Real-time Monitoring

Log Streaming

      import asyncio
import websockets
import json

class LogStreamer:
    def __init__(self, job_id: str, log_file: str):
        self.job_id = job_id
        self.log_file = log_file
        self.clients = set()
    
    async def register_client(self, websocket):
        """Register client for log streaming."""
        self.clients.add(websocket)
        try:
            await websocket.wait_closed()
        finally:
            self.clients.remove(websocket)
    
    async def stream_logs(self):
        """Stream log file updates to clients."""
        try:
            with open(self.log_file, 'r') as f:
                # Send existing content
                content = f.read()
                if content:
                    await self.broadcast_log(content)
                
                # Monitor for new content
                while True:
                    new_content = f.read()
                    if new_content:
                        await self.broadcast_log(new_content)
                    await asyncio.sleep(1)
                    
        except FileNotFoundError:
            await self.broadcast_log(f"Log file not found: {self.log_file}")
    
    async def broadcast_log(self, content: str):
        """Broadcast log content to all clients."""
        if self.clients:
            message = json.dumps({
                'job_id': self.job_id,
                'type': 'log',
                'content': content
            })
            
            disconnected = set()
            for client in self.clients:
                try:
                    await client.send(message)
                except websockets.exceptions.ConnectionClosed:
                    disconnected.add(client)
            
            # Remove disconnected clients
            self.clients -= disconnected

Progress Tracking

      class ProgressTracker:
    def __init__(self, job_id: str):
        self.job_id = job_id
        self.progress = 0.0
        self.stage = "Initializing"
        self.details = {}
    
    def update_progress(self, progress: float, stage: str, details: Dict = None):
        """Update job progress."""
        self.progress = min(100.0, max(0.0, progress))
        self.stage = stage
        if details:
            self.details.update(details)
        
        # Broadcast update
        self._broadcast_progress()
    
    def _broadcast_progress(self):
        """Broadcast progress to monitoring systems."""
        progress_data = {
            'job_id': self.job_id,
            'progress': self.progress,
            'stage': self.stage,
            'details': self.details,
            'timestamp': time.time()
        }
        
        # Send to websocket clients, file system, etc.
        self._save_progress(progress_data)
    
    def _save_progress(self, data: Dict):
        """Save progress to file for persistence."""
        progress_file = f"logs/{self.job_id}_progress.json"
        with open(progress_file, 'w') as f:
            json.dump(data, f, indent=2)

Methods

`register() -> str`

Returns the function identifier for registration.

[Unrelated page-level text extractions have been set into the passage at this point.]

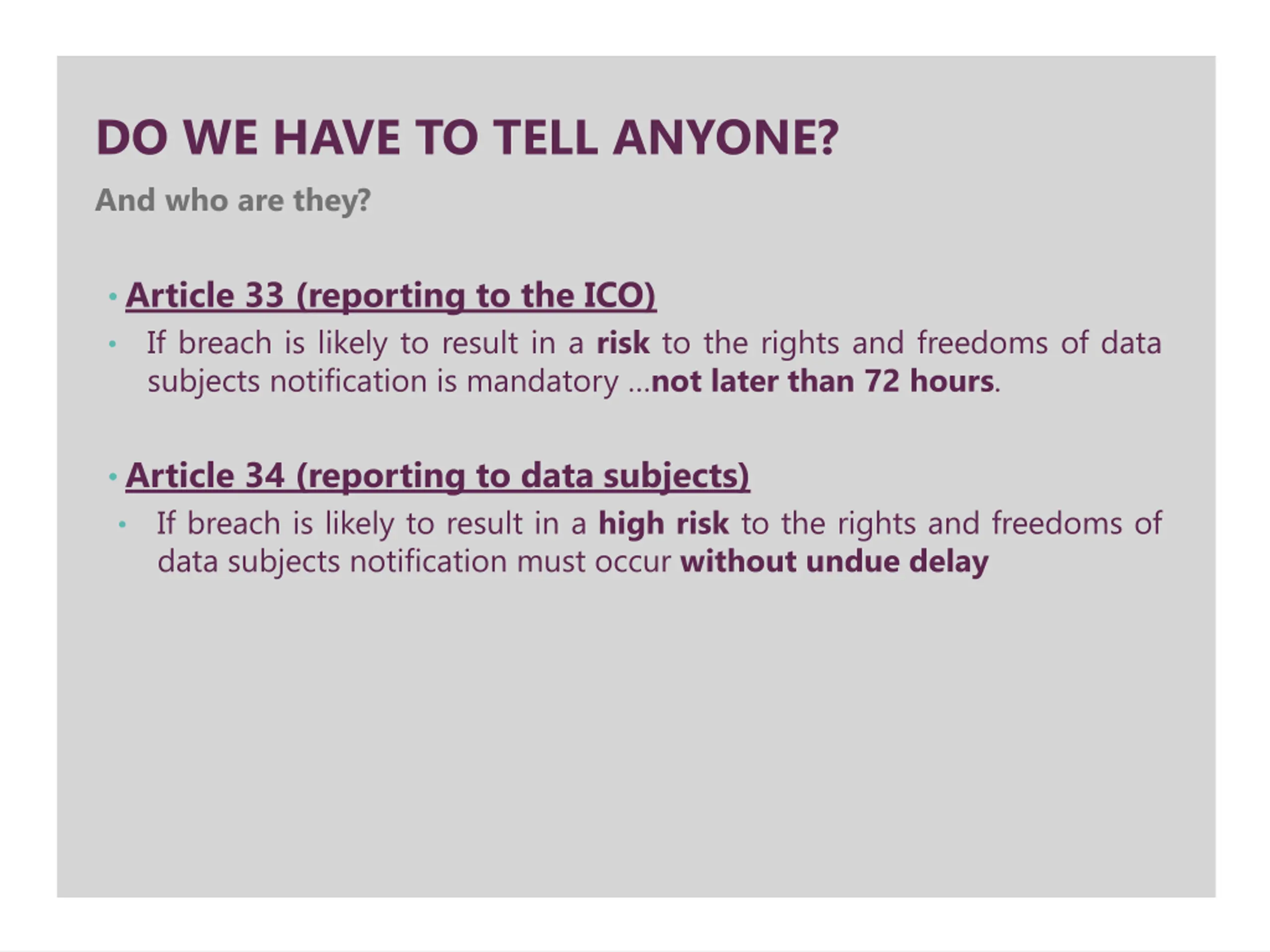 DO WE HAVE TO TELL ANYONE?

And who are they?

• Article 33 (reporting to the ICO)
• If breach is likely to result in a risk to the rights and freedoms of data subjects notification is mandatory …not later than 72 hours.

• Article 34 (reporting to data subjects)
• If breach is likely to result in a high risk to the rights and freedoms of data subjects notification must occur without undue delay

`call(project: Project) -> Project`

Main execution method that displays job management interface.

Parameters:

project: The Celline project instance

Returns: Updated project instance

Current behavior: Prints placeholder message

Future Enhancements

Planned Features

Job Queue Management: Submit, monitor, and manage job queues
Resource Monitoring: Track CPU, memory, and storage usage
Cluster Integration: Full PBS/SLURM support
Job Dependencies: Define job execution dependencies
Automatic Retries: Retry failed jobs with backoff
Job Notifications: Email/webhook notifications for job completion
Performance Analytics: Job performance analysis and optimization

Enhanced CLI Interface

      # Job management commands
celline job list                    # List all jobs
celline job status JOB_ID          # Check specific job status
celline job logs JOB_ID            # View job logs
celline job cancel JOB_ID          # Cancel running job
celline job retry JOB_ID           # Retry failed job
celline job submit SCRIPT          # Submit custom job
celline job queue                  # Show job queue status
celline job history                # Show job history

Web Interface Integration

      // Job management API for web interface
interface JobAPI {
  listJobs(status?: JobStatus): Promise<JobInfo[]>
  getJob(jobId: string): Promise<JobInfo>
  cancelJob(jobId: string): Promise<boolean>
  retryJob(jobId: string): Promise<string>
  streamLogs(jobId: string): WebSocket
  getProgress(jobId: string): Promise<ProgressInfo>
}

Interactive - Web interface for visual job monitoring
Info - Display project and job information
Bash - Execute custom commands as jobs
All analysis functions - Generate and manage computational jobs

Troubleshooting

Common Issues

Job Tracking: Jobs not appearing in monitoring system
Log Access: Cannot read job log files
Status Updates: Job status not updating correctly
Resource Limits: Jobs failing due to resource constraints
Cluster Connectivity: Cannot connect to cluster scheduler

Debug Mode

Enable detailed job debugging:

      import logging

# Enable job debugging
logging.basicConfig(level=logging.DEBUG)
job_logger = logging.getLogger('celline.job')
job_logger.setLevel(logging.DEBUG)

Manual Job Management

For troubleshooting, manage jobs manually:

      # Check cluster jobs directly
qstat -u $USER        # PBS
squeue -u $USER       # SLURM

# Monitor system resources
htop
iostat 1
df -h

# Check log files
tail -f logs/*.log
grep -i error logs/*.log